Paula came on, taking short little steps which alone made her some new Paula. He looked down and saw a pair of incredibly small slippers, seeming brand new, flashing in the moonlight. He looked up and saw Paula smiling!
“I have come back to you,” said Paula, “because you are good and I love you. Are you glad?”
She had come back to him like a great lady out of an old love-story. Her hair was in little, old-fashioned curls; her neck and throat gleamed at him modestly from the laces and ribbons which bewildered him; upon her brown fingers were dainty mitts of 1870, and the gown itself, it was an elaborate and astounding ballgown, all wide hoops and flounces, so that she seemed to him to be riding out to him upon a monster puff-ball. That her costume should, to the last detail, be like that of the lady of the picture, she carried in her hand a fan.

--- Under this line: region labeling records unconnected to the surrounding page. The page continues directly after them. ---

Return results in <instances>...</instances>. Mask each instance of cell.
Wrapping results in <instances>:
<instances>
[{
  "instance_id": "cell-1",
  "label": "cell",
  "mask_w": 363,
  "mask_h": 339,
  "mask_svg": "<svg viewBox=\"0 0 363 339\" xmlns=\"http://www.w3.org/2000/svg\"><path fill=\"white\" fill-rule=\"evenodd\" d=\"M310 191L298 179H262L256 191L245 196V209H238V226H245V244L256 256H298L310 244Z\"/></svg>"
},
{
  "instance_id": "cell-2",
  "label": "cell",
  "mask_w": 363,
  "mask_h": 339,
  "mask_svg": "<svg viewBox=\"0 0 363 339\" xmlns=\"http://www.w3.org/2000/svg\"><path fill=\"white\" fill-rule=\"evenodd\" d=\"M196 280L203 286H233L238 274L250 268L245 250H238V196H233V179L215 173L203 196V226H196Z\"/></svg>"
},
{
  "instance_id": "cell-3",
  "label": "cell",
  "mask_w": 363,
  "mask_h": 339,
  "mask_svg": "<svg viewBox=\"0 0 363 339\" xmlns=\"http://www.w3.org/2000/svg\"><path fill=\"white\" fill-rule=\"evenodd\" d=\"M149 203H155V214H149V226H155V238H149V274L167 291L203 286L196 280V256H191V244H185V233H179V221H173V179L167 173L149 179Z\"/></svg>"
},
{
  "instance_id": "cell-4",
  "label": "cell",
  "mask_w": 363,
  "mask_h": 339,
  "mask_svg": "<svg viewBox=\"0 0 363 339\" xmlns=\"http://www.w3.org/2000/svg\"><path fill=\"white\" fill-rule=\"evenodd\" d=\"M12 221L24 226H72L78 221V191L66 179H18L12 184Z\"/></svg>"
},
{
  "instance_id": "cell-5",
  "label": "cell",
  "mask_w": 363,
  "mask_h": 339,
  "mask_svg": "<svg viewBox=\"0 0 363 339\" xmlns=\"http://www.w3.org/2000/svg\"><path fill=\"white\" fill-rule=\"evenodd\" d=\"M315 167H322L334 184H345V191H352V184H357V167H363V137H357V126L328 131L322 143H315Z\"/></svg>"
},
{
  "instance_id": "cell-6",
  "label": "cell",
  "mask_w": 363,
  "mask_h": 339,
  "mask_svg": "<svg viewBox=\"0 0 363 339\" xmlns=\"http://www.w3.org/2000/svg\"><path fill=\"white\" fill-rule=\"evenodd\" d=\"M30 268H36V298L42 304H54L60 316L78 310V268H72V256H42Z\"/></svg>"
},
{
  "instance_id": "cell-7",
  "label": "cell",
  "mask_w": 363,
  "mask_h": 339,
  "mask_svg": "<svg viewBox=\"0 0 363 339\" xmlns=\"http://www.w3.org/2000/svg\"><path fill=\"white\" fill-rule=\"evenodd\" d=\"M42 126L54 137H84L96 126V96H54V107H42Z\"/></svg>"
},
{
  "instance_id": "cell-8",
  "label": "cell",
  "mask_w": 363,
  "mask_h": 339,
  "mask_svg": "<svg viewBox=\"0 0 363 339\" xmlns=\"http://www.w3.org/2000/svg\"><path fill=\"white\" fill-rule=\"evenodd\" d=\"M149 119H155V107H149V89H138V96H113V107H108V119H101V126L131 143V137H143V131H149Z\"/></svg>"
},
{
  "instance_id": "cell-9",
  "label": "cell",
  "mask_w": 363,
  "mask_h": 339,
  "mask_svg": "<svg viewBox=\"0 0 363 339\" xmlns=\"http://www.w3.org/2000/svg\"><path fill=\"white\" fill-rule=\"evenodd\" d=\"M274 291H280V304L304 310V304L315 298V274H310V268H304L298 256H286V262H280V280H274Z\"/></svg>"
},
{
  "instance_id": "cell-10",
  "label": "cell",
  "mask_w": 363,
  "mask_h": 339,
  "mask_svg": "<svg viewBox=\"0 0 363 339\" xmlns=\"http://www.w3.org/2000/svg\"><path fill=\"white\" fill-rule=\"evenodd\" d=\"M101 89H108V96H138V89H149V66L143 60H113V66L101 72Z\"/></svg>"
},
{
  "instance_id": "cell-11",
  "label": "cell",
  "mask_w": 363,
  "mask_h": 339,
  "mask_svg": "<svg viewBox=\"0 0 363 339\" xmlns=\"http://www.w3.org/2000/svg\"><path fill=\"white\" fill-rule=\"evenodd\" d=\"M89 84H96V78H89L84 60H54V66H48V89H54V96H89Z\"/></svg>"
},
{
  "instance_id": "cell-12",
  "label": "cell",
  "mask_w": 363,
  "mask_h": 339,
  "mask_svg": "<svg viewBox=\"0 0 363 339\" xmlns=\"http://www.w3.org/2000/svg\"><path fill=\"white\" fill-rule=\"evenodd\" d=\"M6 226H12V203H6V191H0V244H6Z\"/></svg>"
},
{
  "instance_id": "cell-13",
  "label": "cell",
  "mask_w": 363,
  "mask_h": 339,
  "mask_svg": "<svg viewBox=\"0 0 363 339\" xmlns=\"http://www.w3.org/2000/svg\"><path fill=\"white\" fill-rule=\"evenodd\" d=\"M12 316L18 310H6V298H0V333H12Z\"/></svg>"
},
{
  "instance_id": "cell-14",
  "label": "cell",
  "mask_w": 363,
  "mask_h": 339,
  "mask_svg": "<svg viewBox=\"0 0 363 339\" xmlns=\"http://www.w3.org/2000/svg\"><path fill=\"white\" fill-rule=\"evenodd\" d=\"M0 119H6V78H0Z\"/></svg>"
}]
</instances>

Paula with a fan! Paula in hoop-skirts!
“You are not glad?” cried Paula, her lips, which had been curved to her laughter, suddenly trembling.
“Glad!” cried John Sheldon. “Glad!”
And, a hundred things clamoring for expression, that was all that he said. Paula put her head to one side, like a bird, and looked at him. He looked at her, her curls, her sleeves, her ribbons, her fan—
Then Paula, gifted with understanding, laughed.
“Are you afraid of me now?” she asked softly.
“Before God—yes!” muttered Sheldon huskily.